Hak dan Kewenangan Penyidik Kepolisian RI dalam Menentukan Tindak Pidana Berita Bohong yang Menyebabkan Keonaran di Kalangan Masyarakat
Main Article Content
Penyebaran berita bohong (hoax) di Indonesia diklasifikasikan sebagai suatu kejahatan pidana. Moeljatno mengatakan bahwa tindak pidana merupakan perbuatan yang dilarang oleh undang-undang serta perbuatan tersebut dapat dipidana berdasarkan prosedur hukum yang berlaku. Tujuan penelitian ini yaitu untuk mengetahui penerapan dan kesesuaian hak serta kewenangan penyidik Kepolisian RI dalam menyatakan makna keonaran dalam suatu tindak pidana penyebaran berita bohong di kalangan masyarakat. Metode penelitian yang digunakan adalah yuridis normatif dan metode pendekatan yang digunakan dalam penelitian ini adalah pendekatan perundang-undangan (statute approach).
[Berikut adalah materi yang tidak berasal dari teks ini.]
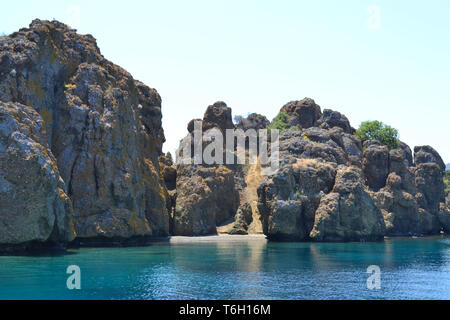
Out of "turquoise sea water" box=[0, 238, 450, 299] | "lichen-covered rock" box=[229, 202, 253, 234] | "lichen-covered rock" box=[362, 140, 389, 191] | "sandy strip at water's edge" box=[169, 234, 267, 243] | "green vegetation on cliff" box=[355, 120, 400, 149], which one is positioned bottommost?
"turquoise sea water" box=[0, 238, 450, 299]

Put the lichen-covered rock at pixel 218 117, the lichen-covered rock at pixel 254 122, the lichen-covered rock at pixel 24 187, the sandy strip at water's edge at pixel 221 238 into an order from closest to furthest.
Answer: the lichen-covered rock at pixel 24 187 < the sandy strip at water's edge at pixel 221 238 < the lichen-covered rock at pixel 218 117 < the lichen-covered rock at pixel 254 122

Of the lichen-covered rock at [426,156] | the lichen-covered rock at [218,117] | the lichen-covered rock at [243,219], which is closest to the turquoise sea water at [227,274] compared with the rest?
the lichen-covered rock at [243,219]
Hasil penelitian menunjukkan bahwa (1) Penerapan dan kesesuaian hak serta kewenangan penyidik Kepolisian RI dalam menyatakan makna keonaran dalam suatu tindak pidana penyebaran berita bohong di kalangan Masyarakat sesuai Undang-Undang tersebut dalam Pasal 2 nya telah menyebutkan bahwa pihak Kepolisian Republik Indonesia itu merupakan alat negara yang memiliki kedudukan dalam pemeliharaan kamtibmas, gakkum, dan juga memberikan perlindungan, pengayoman, dan pelayanan kepada masyarakat. Kepolisian melaksanakan tugasnya sesuai dengan bidang, antara lain: a) Dalam bidang pre-emtif; b) Dalam bidang preventif; c) Dalam bidang represif. (2) Bentuk pemenuhan unsur keonaran akibat tindak pidana berita bohong di kalangan masyarakat dalam Putusan No. 225/Pid.Sus/2021/Pn.Jkt.Tim tentang berita bohong yang menyebabkan keonaran adalah 4 tahun penjara, hukuman tersebut berdasarkan pasal 14 Undang-Undang No 1 Tahun 1946 Juncto pasal 55 KUHP, bentuk pemidanaan ini lebih condong kepada keadaan politik yang mengakibatkan suatu tindak pidana sehingga tidak menimbulkan kemurnian dari keadilan dalam perspektif pidana.